Step 1: Collecting Wood
I recommend using a straight grained piece of green conifer wood for this project. I used part of a tamarack sapling for this project. The wood should be cut off the tree right before carving (or frozen until you are ready to start). I cut down a sapling late this fall and the wood has been buried frozen in the snow for several months. A suitable piece of wood should be over two inches in diameter. It is important that the spoon does not cross the pith or contain knots (the pith is the thin dark stripe of bark-like wood at the very core of the concentric growth rings in a piece of wood). Charring puts a lot of stress on a piece of wood and the more varied the grain is the more prone it will be to splitting.
Step 2: Shaping the Spoon
My piece of wood was about 3 inches in diameter and I used a hatchet to split off a quarter round. I carved off any splintered areas as well as the bark with a Sloyd whittling knife. I intended this spoon to be for my niece so I wanted it to be small, smooth, have a handle one could chew and survive being thrown on the floor. I used one of my step-son's old baby spoons, and my pinkie as models.
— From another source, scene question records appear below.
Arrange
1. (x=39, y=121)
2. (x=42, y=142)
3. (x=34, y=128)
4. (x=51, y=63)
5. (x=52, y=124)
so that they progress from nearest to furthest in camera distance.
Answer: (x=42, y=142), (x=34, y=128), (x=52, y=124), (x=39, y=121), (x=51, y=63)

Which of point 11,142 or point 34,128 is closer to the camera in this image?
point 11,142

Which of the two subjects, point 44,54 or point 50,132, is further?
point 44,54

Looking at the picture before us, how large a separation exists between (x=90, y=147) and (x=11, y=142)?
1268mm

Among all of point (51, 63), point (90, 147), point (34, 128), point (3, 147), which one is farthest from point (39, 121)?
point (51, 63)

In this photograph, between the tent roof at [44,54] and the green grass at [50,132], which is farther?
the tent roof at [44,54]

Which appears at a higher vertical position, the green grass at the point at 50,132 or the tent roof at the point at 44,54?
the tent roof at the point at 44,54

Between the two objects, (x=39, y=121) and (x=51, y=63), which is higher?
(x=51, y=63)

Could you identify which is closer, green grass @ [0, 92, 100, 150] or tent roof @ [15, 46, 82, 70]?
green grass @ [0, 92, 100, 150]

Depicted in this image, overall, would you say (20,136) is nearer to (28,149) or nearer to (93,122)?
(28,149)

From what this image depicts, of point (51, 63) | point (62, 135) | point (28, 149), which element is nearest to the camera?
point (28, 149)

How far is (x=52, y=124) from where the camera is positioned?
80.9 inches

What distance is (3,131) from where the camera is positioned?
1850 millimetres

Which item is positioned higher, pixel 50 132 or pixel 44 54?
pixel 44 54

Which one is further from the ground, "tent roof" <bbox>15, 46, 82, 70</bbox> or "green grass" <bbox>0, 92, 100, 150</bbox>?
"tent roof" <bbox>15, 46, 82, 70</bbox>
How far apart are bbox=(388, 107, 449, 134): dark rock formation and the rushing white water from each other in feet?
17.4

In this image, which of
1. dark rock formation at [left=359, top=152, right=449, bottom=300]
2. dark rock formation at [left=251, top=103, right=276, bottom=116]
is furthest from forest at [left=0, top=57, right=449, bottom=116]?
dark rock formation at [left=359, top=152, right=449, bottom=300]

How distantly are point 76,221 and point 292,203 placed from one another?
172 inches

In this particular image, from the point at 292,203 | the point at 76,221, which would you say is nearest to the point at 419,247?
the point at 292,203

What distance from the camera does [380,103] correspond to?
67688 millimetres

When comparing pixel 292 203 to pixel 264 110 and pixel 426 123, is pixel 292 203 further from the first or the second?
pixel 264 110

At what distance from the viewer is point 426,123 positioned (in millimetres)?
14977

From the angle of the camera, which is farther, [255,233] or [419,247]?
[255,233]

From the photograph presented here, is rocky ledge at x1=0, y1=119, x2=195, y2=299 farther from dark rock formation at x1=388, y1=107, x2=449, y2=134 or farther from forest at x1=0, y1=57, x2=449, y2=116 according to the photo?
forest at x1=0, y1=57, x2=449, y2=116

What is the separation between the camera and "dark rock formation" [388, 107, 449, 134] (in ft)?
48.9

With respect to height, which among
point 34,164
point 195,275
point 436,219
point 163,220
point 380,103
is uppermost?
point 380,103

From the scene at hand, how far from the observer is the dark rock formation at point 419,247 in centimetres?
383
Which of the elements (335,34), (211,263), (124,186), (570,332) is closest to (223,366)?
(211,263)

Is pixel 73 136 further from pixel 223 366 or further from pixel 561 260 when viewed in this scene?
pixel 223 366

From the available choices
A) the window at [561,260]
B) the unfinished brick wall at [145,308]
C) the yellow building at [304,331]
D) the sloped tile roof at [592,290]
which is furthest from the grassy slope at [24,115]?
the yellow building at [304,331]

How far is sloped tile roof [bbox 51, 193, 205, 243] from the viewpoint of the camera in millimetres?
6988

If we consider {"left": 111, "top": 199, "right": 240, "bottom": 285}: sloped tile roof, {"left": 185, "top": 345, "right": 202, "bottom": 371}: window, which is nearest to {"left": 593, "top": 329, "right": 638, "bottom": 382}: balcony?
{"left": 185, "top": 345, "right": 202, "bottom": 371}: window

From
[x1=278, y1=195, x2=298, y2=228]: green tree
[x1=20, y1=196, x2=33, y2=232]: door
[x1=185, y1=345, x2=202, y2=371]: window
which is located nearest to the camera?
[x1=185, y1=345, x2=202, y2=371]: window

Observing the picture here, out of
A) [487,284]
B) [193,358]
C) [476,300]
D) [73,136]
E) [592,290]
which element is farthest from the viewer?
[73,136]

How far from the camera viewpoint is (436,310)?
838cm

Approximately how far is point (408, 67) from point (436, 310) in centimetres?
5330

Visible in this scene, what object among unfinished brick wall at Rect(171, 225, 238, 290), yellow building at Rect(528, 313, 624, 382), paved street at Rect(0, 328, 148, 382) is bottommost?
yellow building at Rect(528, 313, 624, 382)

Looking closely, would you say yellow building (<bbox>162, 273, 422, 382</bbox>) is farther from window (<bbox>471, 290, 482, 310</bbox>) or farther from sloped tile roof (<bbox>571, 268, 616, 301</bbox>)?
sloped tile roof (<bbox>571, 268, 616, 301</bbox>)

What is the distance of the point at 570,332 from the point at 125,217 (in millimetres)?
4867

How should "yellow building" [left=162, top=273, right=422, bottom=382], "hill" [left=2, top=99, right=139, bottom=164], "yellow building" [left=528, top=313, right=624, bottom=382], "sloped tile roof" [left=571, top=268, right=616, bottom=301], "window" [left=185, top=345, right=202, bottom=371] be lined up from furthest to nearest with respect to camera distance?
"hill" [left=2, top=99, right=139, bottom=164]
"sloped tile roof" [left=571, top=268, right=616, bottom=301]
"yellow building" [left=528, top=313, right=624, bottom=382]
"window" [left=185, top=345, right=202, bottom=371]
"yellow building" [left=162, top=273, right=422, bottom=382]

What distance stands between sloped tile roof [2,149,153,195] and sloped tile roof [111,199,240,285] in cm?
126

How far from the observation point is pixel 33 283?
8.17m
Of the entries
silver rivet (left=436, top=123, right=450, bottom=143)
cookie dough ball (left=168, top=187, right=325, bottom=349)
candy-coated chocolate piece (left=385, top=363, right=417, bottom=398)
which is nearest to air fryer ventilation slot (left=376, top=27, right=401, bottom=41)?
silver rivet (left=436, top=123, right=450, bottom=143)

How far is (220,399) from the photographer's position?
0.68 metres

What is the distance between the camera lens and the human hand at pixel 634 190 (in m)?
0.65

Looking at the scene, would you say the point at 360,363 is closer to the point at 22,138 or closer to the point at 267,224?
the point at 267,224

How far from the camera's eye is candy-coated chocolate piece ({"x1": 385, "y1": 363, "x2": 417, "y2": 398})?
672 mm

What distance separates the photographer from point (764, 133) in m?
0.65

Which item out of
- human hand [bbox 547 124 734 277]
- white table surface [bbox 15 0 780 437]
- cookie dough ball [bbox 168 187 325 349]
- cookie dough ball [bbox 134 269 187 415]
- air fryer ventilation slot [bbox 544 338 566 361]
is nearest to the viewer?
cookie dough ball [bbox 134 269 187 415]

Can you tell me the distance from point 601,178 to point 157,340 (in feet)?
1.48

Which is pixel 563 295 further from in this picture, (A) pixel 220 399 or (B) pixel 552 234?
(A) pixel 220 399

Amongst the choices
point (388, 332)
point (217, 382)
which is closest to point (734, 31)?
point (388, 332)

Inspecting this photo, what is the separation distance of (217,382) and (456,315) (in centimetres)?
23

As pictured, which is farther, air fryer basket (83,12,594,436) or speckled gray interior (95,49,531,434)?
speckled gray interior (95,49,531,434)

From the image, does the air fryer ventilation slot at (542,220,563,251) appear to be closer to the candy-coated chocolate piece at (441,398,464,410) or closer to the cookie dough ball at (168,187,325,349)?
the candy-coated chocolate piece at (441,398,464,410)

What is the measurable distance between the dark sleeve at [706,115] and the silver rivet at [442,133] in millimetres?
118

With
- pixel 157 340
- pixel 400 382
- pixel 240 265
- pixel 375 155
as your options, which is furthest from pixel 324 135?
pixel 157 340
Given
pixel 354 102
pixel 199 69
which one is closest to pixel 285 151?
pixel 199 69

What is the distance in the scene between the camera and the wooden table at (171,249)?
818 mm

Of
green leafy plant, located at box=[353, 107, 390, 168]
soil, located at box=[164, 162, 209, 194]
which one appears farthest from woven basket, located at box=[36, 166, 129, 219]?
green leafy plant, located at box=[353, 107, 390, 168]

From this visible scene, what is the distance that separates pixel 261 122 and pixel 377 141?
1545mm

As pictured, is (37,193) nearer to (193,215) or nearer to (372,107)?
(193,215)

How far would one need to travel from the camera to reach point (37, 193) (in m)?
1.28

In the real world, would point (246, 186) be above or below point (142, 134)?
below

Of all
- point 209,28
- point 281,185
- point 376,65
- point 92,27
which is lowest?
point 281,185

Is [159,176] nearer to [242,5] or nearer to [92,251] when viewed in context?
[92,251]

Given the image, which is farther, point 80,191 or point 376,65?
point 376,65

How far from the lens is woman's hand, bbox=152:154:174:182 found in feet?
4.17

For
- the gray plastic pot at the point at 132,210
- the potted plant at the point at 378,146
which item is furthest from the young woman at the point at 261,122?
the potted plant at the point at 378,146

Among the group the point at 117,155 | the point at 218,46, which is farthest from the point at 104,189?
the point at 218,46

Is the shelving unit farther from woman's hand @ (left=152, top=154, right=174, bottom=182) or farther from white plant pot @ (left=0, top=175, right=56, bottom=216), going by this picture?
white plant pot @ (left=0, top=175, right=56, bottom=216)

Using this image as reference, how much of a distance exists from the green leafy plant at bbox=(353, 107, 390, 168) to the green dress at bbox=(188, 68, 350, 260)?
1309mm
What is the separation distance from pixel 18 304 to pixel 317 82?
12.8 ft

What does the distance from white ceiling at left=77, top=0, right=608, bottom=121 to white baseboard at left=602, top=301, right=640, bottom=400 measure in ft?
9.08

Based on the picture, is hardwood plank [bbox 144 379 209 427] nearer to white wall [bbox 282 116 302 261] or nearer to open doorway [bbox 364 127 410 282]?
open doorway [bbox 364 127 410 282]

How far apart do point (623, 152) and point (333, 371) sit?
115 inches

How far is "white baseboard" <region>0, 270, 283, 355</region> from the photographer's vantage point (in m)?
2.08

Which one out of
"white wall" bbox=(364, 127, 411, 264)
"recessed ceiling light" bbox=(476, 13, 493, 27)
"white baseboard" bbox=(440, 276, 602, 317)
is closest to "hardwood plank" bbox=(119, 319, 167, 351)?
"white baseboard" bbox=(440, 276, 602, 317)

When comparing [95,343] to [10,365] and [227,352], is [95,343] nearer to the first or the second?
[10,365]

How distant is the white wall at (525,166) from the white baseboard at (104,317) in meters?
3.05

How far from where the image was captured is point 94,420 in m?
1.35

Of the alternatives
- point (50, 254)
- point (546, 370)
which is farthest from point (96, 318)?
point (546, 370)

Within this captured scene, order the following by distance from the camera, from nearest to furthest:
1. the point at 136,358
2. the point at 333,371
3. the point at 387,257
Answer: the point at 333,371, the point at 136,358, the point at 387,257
Any spoon could be used as a model as long as the wood is at least 1/8" think in all areas. I matched the shape of the bowl to that of his spoon and a tapered it back to a handle roughly the shape of my smallest finger. I carved out most of the exterior shape before hollowing the bowl. I used a fishtail gouge to carve the bowl and then refined the shape of the handle. I worked very quickly so the wood was still cool and damp when I started using the torch.
Step 3: Charring the Spoon
As soon as I had established the shape I wanted I took my work outside to burn it. I set the propane torch, pliers, liter and spoon in an old cast iron pan in the snow. I made sure that there was nothing near my work area that was in danger of lighting on fire, then I started the torch. I held the spoon in one hand and the torch in the other. When I was worried that the surface would be too hot, or the flame would be too close to my fingers I used the pliers to hold the spoon.
Charring the wood to the right point is not easy and I have ruined many projects. The wood needs to be heated just enough that it glows ever so slightly in the torch flame. The wood may blacken with soot without actually charring or it may catch on fire and burn uncontrollably. I suggest starting with the end-grain and then working toward the middle. Sap can boil out of the endgrain and make it difficult to burn evenly. If too much sap comes out of one area scrub the spoon and tackle it on a second round rather than trying to burn it all at once.
Step 4: Polishing
I scrubbed the spoon with a damp kitchen sponge and then gently rinsed off the soot. Then I dried the spoon for 20 seconds in the microwave. There were two small spots on the spoon that were not dark enough so I took the spoon back outside and carefully recharged these areas. Then I scrubbed and microwaved again. I further polished the spoon's surface by rubbing it on a large piece of leather. When I was happy with the surface I put the spoon back into the microwave for 10 seconds and rubbed it in ground flax seed. The flax hulls helped furter smooth the surface and oils from the flax added to the wood's sheen.
P.S. Similar techniques can be used to make all kinds of other projects including the cheese knife pictured above.